Of course, as well as the political interests at play in these talks, which weakened the strong mitigation language the most climate-vulnerable countries hoped for, the lumbering UNFCCC machinery also blocked progress. The finance language restates existing commitments. It talks in general, but vague terms about ramping up, but has no bite. The reality is that donor countries have dug in their heels and are waiting for the longer running New Collective Quantified Goal (NCQG) process to play through 2024.

The embarrassingly low contributions made to the new Loss and Damage Fund by countries such as the USA demonstrate just how far and how fast we need movement on finance. Moreover, while the language of ‘transitioning away from fossil fuels in energy systems in a just, orderly and equitable manner’ recognises the different transition paths of developing countries – dependent on fossil fuels for much-needed energy, livelihood and income  –  the deal does not require richer nations to provide the finance for their equitable transition to occur. 

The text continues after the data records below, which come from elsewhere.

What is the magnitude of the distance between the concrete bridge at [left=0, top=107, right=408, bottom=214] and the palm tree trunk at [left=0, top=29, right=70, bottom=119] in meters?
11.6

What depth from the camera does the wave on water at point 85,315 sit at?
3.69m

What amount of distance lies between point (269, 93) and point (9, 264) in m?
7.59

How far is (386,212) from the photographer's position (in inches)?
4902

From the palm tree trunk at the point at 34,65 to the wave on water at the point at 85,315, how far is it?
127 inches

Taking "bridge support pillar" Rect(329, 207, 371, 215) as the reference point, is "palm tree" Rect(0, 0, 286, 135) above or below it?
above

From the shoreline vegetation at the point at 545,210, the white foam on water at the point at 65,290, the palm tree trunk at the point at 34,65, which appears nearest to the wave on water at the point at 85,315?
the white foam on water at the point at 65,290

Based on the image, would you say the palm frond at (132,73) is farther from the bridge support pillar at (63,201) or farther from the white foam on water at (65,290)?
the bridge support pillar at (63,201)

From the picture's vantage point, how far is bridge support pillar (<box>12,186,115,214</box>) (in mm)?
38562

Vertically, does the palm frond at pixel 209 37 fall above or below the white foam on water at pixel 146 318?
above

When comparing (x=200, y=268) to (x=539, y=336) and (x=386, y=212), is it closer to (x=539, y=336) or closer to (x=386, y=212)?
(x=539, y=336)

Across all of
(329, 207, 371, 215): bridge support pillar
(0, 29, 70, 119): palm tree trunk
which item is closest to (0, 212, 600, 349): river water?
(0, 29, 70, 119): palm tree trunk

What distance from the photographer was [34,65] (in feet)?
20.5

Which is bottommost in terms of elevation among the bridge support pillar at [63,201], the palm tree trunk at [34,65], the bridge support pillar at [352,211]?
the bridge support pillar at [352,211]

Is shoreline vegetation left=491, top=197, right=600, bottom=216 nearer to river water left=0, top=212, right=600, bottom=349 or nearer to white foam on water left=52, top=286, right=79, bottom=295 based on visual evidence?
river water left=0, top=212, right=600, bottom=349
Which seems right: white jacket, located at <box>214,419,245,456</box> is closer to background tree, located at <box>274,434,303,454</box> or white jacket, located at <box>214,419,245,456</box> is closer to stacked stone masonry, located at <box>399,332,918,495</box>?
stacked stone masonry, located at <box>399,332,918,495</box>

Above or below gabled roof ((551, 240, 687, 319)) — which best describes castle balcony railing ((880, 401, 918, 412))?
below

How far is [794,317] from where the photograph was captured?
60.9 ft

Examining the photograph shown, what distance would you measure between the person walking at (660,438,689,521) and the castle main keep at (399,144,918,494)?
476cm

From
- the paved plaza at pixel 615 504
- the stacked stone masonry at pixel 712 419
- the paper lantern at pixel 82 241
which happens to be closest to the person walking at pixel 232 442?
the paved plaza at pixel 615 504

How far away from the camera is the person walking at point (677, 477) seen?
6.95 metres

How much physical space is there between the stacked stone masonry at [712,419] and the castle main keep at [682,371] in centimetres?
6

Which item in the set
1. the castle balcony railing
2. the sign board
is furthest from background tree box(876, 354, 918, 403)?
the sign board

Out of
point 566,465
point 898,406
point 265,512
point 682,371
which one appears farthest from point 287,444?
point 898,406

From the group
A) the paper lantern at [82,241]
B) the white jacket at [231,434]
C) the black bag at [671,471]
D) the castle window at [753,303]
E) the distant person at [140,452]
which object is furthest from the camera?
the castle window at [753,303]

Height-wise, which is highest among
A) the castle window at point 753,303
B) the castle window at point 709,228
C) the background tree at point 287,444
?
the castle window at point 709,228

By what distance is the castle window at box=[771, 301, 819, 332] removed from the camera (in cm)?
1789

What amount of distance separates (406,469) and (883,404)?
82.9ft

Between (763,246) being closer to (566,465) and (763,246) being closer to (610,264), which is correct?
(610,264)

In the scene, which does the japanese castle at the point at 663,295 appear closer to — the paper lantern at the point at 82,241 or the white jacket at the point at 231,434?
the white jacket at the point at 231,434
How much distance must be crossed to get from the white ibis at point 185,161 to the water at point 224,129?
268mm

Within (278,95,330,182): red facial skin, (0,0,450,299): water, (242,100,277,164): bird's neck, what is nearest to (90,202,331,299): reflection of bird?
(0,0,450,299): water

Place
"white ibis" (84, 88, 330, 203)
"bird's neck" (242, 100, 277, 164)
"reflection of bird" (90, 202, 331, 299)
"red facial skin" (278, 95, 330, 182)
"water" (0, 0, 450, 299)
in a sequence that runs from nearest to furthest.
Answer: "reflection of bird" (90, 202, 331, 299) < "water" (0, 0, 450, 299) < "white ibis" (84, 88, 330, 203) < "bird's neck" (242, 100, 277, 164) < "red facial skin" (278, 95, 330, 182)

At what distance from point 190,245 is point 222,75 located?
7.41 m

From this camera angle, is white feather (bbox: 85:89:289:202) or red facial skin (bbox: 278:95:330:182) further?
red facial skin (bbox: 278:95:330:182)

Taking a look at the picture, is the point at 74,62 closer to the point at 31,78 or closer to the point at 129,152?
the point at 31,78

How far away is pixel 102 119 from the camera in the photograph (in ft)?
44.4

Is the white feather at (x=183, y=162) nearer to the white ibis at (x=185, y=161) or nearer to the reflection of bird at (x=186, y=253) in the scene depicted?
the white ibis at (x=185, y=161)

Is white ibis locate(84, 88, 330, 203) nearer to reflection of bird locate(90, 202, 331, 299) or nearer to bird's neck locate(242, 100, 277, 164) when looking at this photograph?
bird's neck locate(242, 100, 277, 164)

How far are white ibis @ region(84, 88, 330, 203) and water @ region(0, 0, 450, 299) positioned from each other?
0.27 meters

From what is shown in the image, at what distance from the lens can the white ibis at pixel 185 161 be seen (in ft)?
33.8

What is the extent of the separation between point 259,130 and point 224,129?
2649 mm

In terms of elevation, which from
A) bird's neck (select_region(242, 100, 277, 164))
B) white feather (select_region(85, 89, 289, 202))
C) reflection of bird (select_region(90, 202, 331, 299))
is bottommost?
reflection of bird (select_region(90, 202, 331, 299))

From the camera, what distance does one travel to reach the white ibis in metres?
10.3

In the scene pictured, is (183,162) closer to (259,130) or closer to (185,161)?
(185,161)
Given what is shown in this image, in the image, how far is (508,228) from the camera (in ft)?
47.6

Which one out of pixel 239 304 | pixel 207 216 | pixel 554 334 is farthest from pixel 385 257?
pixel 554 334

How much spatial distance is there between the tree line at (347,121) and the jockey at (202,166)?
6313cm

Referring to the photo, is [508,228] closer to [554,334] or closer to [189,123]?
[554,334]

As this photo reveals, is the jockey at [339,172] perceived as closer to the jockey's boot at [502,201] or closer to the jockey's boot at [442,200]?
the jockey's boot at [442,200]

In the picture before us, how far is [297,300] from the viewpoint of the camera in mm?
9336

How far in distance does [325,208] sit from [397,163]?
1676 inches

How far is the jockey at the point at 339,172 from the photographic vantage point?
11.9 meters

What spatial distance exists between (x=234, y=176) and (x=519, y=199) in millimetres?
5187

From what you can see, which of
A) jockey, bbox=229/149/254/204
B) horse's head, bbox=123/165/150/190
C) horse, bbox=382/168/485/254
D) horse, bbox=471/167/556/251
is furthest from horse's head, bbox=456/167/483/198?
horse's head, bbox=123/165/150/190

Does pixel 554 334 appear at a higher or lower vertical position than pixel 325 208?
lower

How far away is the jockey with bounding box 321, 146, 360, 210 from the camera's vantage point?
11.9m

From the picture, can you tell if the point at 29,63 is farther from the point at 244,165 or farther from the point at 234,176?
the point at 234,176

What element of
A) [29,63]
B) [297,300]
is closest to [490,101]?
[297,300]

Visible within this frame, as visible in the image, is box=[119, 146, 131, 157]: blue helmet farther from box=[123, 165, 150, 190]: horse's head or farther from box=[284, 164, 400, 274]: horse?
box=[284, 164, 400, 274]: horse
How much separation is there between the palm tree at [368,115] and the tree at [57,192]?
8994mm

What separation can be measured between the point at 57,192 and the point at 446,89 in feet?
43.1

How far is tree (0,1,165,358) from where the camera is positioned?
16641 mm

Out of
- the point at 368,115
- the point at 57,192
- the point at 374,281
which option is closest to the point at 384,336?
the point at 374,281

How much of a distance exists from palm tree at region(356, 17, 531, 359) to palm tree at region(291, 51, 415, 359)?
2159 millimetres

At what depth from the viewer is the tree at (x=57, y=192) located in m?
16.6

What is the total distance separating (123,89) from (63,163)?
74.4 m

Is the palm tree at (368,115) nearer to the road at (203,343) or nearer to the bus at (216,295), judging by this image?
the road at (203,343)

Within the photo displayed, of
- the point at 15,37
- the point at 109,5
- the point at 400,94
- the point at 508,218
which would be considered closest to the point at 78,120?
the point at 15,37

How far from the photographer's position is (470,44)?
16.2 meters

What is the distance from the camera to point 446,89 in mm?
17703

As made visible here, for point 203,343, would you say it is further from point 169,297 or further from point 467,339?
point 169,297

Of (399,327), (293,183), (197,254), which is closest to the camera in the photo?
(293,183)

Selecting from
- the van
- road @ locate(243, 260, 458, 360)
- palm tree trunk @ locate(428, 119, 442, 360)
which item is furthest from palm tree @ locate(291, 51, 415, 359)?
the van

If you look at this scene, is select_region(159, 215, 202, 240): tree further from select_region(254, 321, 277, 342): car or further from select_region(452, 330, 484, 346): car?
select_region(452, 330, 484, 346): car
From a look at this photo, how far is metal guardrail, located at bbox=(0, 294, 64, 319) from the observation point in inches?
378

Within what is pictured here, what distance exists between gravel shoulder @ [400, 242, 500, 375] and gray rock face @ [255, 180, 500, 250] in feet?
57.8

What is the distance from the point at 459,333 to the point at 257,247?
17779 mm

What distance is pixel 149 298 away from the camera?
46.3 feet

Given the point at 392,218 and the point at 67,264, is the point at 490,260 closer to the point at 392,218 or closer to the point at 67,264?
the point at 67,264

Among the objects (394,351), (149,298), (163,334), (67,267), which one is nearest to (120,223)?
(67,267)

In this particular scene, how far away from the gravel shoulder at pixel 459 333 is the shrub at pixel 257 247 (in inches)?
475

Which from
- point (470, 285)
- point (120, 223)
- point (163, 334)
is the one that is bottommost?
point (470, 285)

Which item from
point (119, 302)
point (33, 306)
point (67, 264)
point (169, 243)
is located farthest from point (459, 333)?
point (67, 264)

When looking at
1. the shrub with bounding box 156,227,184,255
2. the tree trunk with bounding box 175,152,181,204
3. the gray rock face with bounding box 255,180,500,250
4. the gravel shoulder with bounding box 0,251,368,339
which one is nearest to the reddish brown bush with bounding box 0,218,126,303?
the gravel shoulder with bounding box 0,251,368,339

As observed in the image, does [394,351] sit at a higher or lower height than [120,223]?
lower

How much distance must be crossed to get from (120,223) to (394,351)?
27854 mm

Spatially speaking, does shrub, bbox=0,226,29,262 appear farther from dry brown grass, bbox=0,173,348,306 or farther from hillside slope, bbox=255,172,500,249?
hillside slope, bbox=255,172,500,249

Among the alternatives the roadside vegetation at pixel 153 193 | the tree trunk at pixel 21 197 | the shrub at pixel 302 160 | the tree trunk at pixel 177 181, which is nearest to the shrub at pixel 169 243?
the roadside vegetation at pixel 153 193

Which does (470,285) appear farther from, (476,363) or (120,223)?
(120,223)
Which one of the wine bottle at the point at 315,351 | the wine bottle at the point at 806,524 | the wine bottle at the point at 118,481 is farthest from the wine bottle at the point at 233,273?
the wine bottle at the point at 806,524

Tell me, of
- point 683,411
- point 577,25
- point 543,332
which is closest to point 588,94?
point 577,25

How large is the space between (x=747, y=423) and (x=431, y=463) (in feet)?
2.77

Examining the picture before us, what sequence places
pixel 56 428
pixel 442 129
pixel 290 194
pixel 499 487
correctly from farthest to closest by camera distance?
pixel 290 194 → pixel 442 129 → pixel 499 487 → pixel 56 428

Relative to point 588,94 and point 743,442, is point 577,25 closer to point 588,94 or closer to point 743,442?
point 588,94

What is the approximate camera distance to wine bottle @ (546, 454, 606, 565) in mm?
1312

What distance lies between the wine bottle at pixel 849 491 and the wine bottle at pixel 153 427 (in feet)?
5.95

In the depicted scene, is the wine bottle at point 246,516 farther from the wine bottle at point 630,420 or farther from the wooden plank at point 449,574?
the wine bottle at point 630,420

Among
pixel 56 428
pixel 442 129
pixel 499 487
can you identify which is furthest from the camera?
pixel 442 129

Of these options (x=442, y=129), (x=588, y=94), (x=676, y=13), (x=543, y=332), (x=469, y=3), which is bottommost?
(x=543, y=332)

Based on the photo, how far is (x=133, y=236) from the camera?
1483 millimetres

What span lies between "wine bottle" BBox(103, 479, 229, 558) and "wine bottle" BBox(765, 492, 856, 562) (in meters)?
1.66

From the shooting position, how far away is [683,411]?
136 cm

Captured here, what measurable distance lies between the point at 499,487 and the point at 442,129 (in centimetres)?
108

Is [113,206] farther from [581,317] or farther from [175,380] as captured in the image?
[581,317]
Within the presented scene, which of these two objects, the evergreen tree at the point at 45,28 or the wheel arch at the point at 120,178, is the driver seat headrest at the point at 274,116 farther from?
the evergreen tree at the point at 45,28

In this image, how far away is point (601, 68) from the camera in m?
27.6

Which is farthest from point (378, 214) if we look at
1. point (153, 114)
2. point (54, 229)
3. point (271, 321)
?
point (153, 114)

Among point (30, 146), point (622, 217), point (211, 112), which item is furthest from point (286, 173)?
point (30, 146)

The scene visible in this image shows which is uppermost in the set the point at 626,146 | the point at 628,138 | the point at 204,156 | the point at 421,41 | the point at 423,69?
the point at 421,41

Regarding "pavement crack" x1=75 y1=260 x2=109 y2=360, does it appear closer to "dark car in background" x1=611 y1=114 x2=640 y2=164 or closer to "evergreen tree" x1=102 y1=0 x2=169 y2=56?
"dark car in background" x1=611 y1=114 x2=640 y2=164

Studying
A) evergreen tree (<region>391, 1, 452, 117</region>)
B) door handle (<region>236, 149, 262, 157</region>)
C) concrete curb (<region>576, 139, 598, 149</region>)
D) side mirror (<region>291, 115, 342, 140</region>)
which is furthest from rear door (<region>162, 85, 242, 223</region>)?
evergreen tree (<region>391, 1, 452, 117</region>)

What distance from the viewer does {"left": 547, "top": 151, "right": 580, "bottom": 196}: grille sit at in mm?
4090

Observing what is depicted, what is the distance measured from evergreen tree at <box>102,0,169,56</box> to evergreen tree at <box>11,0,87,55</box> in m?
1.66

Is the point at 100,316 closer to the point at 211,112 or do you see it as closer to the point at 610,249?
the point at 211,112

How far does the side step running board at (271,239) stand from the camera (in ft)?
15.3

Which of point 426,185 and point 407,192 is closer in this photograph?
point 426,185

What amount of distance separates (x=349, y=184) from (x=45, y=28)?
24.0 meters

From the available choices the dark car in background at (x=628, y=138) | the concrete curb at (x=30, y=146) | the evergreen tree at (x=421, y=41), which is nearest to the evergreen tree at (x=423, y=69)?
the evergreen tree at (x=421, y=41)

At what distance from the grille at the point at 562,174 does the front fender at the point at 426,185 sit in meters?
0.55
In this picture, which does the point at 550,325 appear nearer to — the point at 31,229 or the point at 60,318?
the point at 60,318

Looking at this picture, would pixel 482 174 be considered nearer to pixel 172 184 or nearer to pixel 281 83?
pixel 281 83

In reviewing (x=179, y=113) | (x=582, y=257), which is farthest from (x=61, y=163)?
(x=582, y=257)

On financing adaptation, even if existing commitments are kept to double adaptation finance by 2025, it will be far too little (the Adaptation Gap Report 2023 highlights it will only fill 5-10% of the gap) and those hard numeric targets across mitigation, adaptation and Loss and Damage are critical to set the bar high and increase accountability. Like so many COPs, this one seems to leave the world hanging with many tougher decisions kicked down the road.”